DOCUMENT EXTRACT -

Is Within Yourself
Credits:
Picture: N/a; Words: AG |
Words by “El” Rehema Mussanzi
I was
watching a TED Talk this morning by Lisa Bu entitled “How books can open your
mind” in which she shares her unique approach to reading with an enthusiastic
audience in Long Beach, California, when I had an epiphany. About half way
through the talk she made a comment which sparked me to examine what we, as
human beings, consider to be the art of
being happy. She said “it’s through translation that I realised ‘happiness’
in Chinese literally means ‘fast joy’”.
Really! Fast joy?
Well,
it occurred to me that the one question we all ask ourselves at varying points
in life is what is the goal of living? How does one live a happy life?
While
working on the book To Have or To Be?
Erich Fromm wrote far more manuscripts and chapters than were actually used in
the book published in the mid 1970s. Some of those chapters were later collated
to make The Art of Being which was
first published in Great
Britain in 1993. In The Art of Being, Fromm provides some firm answers to the first
question asked above and I would highly recommend the book although one has to
read it keeping in mind the context in which it was written. In the book, he
alludes to the fact that people will generally give different answers to the
question, what makes life meaningful? Some will say love, others power, others
fame, others pleasure; but most will say happiness.
This is what philosophers and theologians over the years have declared to be
the aim of human striving. What then is happiness?
Is it a state of mind or is it simply a ‘fast
joy’? Let’s examine the latter first.
Today
we live in a world that thrives on offering us fast joys. Most songs in the
popular music genre played on radios and music channels on TV last on average
three minutes. Thirty seconds television and radio adverts promoting “revolutionary”

TASK DESCRIPTION -
Answer these about the piece on happiness:
1. What was the title of the TED Talk by Lisa Bu?
2. Where and in what year was The Art of Being first published?
3. On average, how long do most popular songs played on radio and TV music channels last?
Rely only on the piece on happiness.

ENTRIES SHOWN -
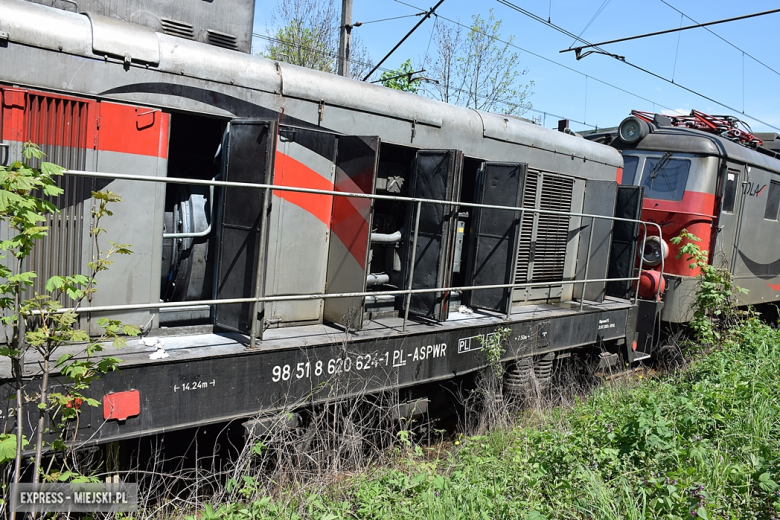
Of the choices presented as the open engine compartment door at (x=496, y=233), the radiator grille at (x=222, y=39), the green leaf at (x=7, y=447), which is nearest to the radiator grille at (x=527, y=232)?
the open engine compartment door at (x=496, y=233)

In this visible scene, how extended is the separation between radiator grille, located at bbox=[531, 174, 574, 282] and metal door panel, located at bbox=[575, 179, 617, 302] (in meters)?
0.39

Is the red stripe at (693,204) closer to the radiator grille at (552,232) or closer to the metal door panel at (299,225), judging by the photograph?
the radiator grille at (552,232)

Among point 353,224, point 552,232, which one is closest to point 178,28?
point 353,224

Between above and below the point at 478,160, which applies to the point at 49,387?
below

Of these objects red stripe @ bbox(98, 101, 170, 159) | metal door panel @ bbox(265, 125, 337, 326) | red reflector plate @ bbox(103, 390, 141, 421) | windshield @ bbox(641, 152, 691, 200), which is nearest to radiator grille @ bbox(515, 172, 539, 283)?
metal door panel @ bbox(265, 125, 337, 326)

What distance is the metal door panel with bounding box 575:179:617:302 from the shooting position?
298 inches

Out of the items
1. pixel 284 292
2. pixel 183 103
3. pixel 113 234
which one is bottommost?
pixel 284 292

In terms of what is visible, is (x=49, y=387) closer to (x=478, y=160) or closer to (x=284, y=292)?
(x=284, y=292)

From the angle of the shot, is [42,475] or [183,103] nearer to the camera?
[42,475]

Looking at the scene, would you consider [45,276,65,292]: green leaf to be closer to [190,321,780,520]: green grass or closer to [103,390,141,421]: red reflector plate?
[103,390,141,421]: red reflector plate

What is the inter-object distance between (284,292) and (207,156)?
1.21 metres

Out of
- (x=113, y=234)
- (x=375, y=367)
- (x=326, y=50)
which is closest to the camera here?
(x=113, y=234)

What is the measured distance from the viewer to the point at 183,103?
4.07 metres

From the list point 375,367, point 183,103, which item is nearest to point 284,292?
point 375,367
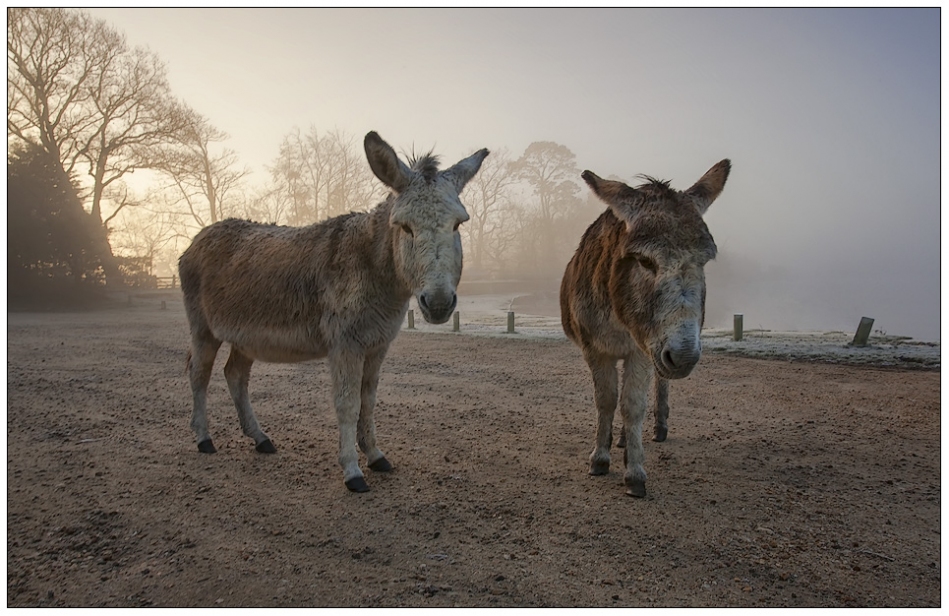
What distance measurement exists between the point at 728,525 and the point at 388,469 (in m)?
2.62

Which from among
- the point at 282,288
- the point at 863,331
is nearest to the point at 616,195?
the point at 282,288

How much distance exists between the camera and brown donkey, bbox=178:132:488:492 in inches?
144

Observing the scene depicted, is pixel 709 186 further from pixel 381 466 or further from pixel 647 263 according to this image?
pixel 381 466

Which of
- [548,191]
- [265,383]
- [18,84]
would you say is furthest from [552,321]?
[18,84]

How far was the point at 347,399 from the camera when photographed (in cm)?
414

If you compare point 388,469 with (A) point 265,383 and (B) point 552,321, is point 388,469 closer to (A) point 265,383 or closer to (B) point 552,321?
(A) point 265,383

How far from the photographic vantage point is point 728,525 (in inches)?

TASK SOLUTION -
1. "How books can open your mind"
2. Great Britain, 1993
3. Three minutes